TASK DETAILS: All lines from the one containing "Q: How many?" through the last line of the listing should be given again exactly, with no pictures.

RAW DATA:
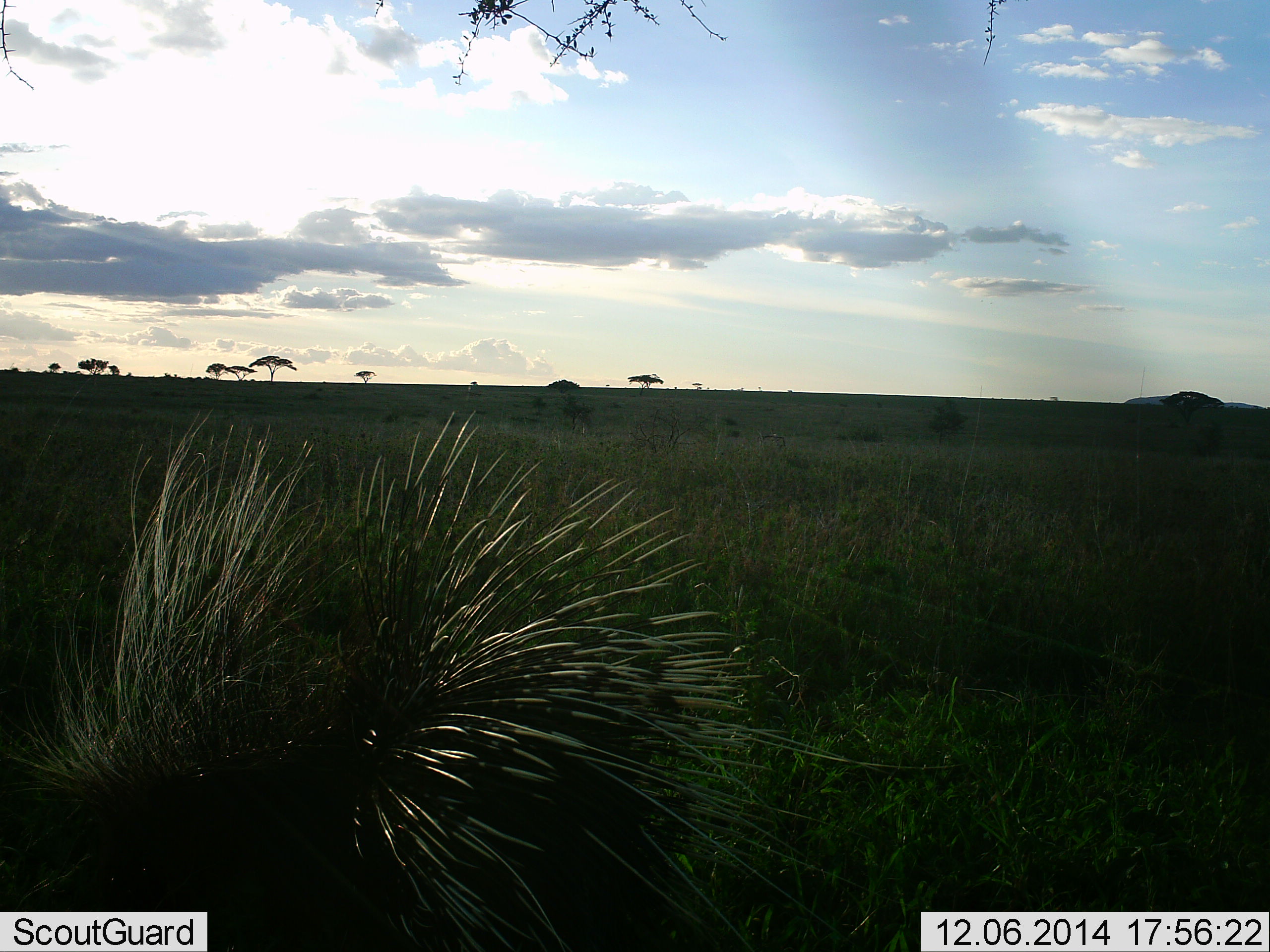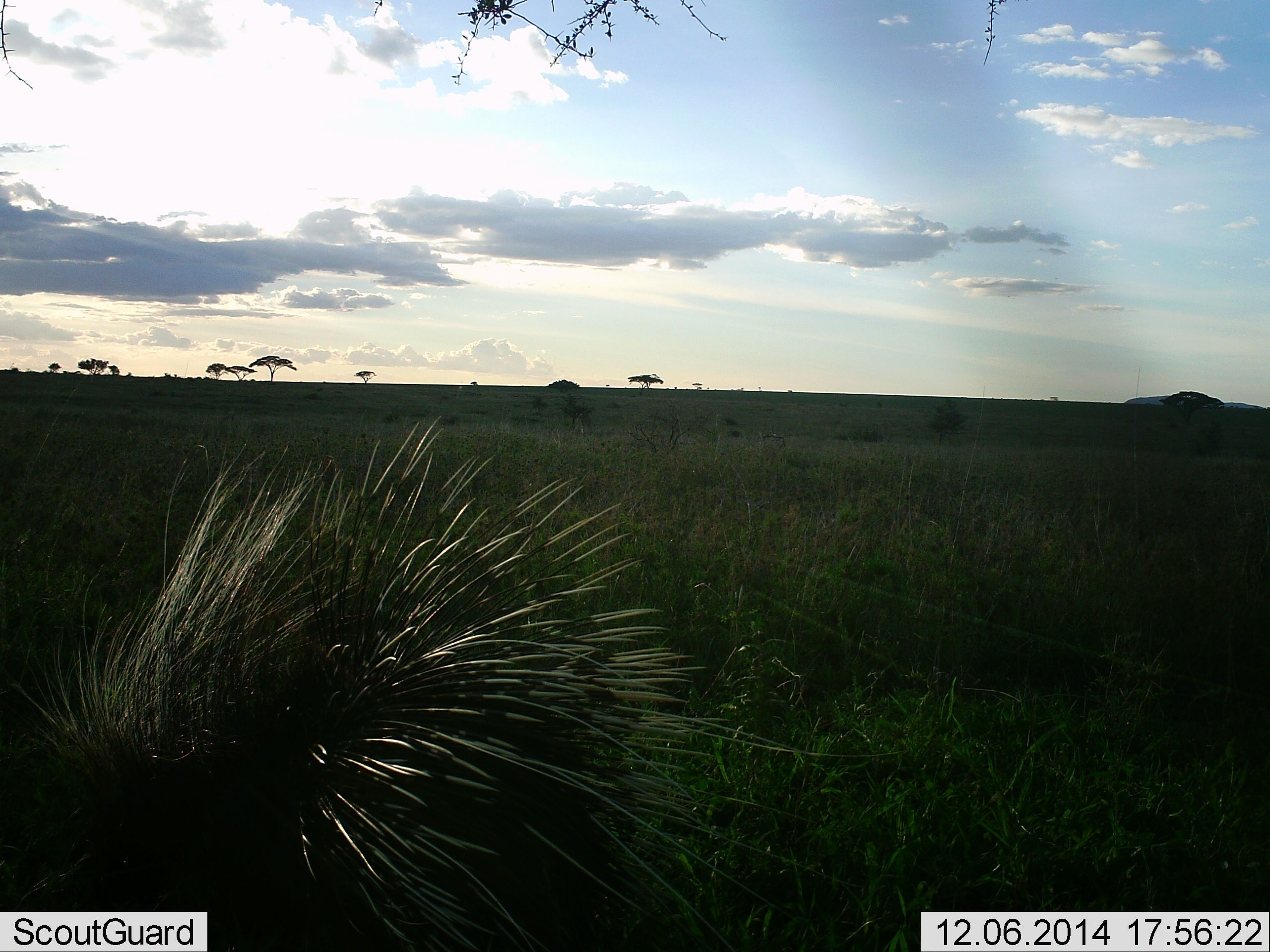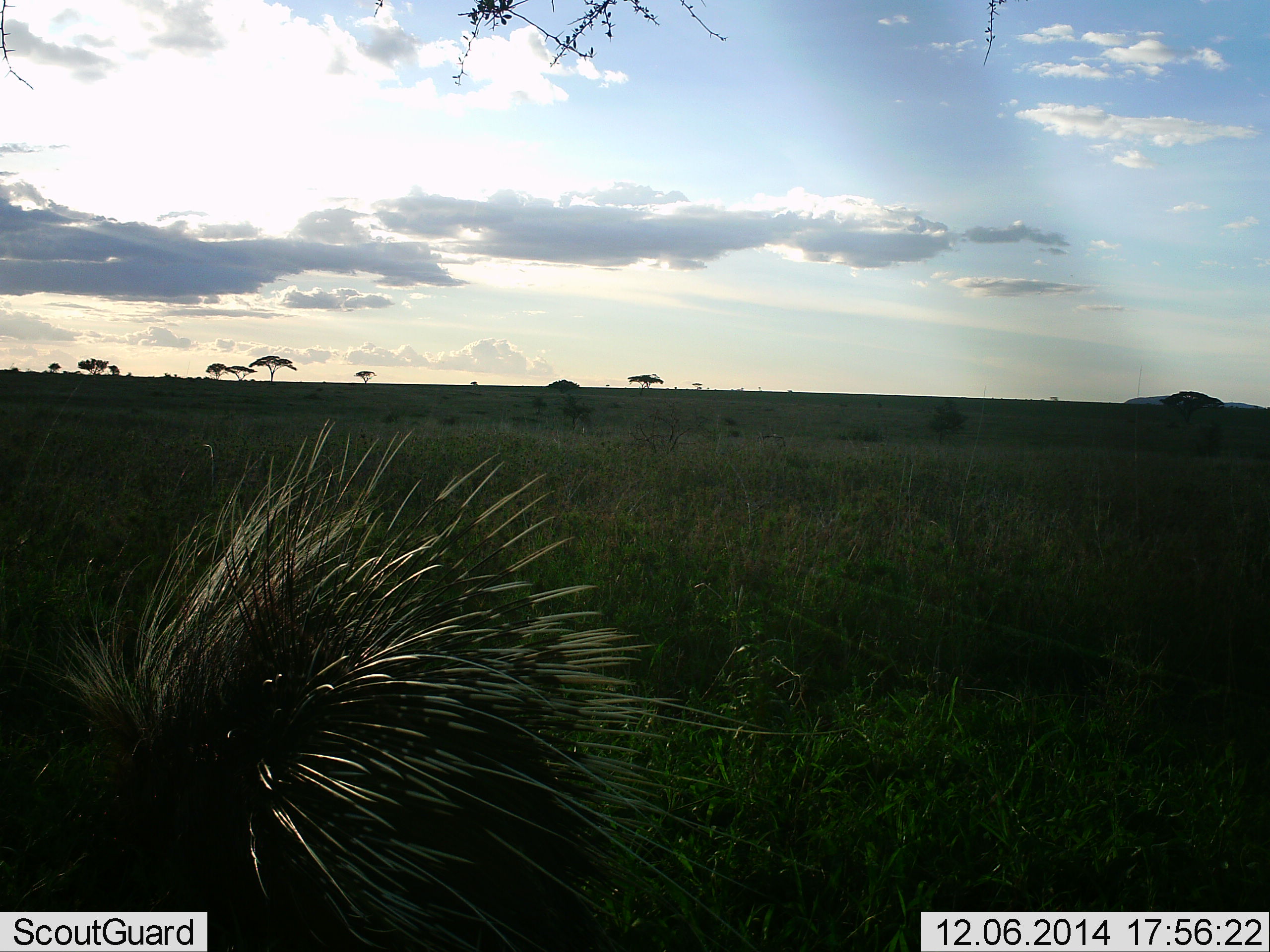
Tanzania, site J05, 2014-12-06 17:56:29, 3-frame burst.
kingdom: Animalia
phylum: Chordata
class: Mammalia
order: Rodentia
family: Hystricidae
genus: Hystrix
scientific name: Hystrix cristata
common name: crested porcupine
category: porcupine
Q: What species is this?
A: Porcupine (crested porcupine) (Hystrix cristata).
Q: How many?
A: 1.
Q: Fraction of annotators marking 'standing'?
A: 70%.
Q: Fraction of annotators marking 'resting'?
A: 0%.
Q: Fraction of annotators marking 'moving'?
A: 40%.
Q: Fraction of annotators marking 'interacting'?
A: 0%.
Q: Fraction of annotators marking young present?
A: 0%.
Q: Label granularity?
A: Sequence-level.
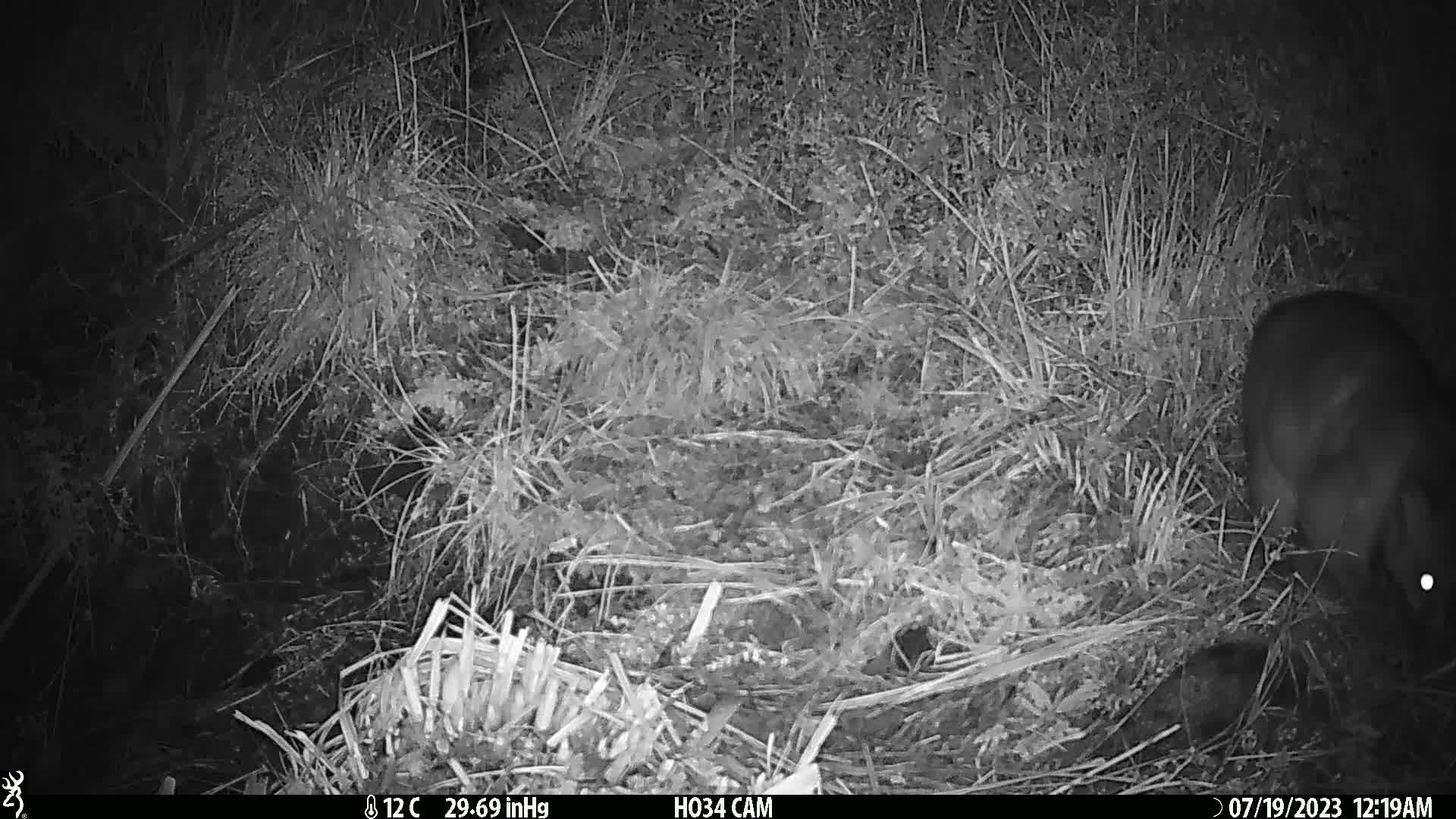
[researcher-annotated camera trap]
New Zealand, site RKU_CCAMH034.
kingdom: Animalia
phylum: Chordata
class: Mammalia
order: Diprotodontia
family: Phalangeridae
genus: Trichosurus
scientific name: Trichosurus vulpecula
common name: common brushtail possum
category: possum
Possum (common brushtail possum) (Trichosurus vulpecula).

RESULT OF THE TASK:
Q: How many?
A: 1.
Q: Fraction of annotators marking 'standing'?
A: 70%.
Q: Fraction of annotators marking 'resting'?
A: 0%.
Q: Fraction of annotators marking 'moving'?
A: 40%.
Q: Fraction of annotators marking 'interacting'?
A: 0%.
Q: Fraction of annotators marking young present?
A: 0%.
Q: Label granularity?
A: Sequence-level.
[researcher-annotated camera trap]
New Zealand, site RKU_CCAMH034.
kingdom: Animalia
phylum: Chordata
class: Mammalia
order: Diprotodontia
family: Phalangeridae
genus: Trichosurus
scientific name: Trichosurus vulpecula
common name: common brushtail possum
category: possum
Possum (common brushtail possum) (Trichosurus vulpecula).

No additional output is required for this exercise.